From a recent announcement it seems that significant progress has been made by the Department of Education in its review of claims made against the now defunct Corinthian College by students who took federal student loans so they could attend.
Misleading Recruiting Information
The federal government along with other authorities has been taking action against Corinthian College, which was one of the biggest for-profit higher education companies, for over a year now. This was on suspicion that it had misled the student body on issues including graduate job placement rates and credits transferability.

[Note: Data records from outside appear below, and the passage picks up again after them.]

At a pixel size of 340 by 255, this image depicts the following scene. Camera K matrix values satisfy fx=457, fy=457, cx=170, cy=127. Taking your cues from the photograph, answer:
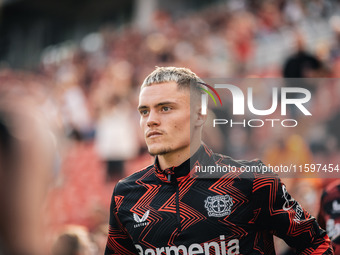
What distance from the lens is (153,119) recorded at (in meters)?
2.55

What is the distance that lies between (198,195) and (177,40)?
7.99 m

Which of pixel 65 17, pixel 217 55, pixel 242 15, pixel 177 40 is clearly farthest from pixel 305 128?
pixel 65 17

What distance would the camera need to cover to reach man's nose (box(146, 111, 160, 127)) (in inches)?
100

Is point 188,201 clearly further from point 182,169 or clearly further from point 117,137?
point 117,137

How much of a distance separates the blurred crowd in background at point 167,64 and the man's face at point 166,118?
0.41 m

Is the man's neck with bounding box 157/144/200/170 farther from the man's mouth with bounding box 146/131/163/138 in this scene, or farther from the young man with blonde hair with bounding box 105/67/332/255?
the man's mouth with bounding box 146/131/163/138

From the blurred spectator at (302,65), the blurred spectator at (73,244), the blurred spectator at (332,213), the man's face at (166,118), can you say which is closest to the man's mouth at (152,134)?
the man's face at (166,118)

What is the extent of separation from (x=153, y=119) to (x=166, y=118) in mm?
73

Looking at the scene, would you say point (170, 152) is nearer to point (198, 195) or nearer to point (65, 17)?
point (198, 195)

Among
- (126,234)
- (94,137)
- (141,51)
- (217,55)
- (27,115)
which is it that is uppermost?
(141,51)

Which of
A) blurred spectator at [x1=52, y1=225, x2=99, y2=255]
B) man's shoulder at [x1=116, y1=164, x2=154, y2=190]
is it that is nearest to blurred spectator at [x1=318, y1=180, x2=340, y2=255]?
man's shoulder at [x1=116, y1=164, x2=154, y2=190]

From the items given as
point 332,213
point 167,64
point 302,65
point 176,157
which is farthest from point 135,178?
point 167,64

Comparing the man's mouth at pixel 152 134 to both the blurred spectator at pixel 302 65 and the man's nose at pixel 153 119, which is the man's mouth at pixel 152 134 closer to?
the man's nose at pixel 153 119

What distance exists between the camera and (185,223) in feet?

When the school was closed in April, a number of students still attending were immediately eligible to receive relief based on the long standing benefit on loan discharge for a closed school. However, a significant number of students had either already finished their qualification, or had already left the school before it has officially closed, were disqualified from this relief.
To circumvent this, the DoE invoked a two decade old, but never before used provision, called borrower defense to repayment. This provision provides relief to recipients of federal loans if they can prove they were defrauded by the school according to state law.
While there are no predetermined guidelines to help establish a student’s entitlement to this discharge, a consumer advocate has been tasked with reviewing the issue and setting up a system for evaluating and recovering funds from offending schools.
According to the review covering the issue, this provision could be used to help students from other schools who claim that they were defrauded by educational institutions. To make the entire process easier, the DoE has also announced that it is instigating a process for determining the official rules that would determine eligibility for a discharge. This discharge however, only applies to federal loans, and does not cover private ones.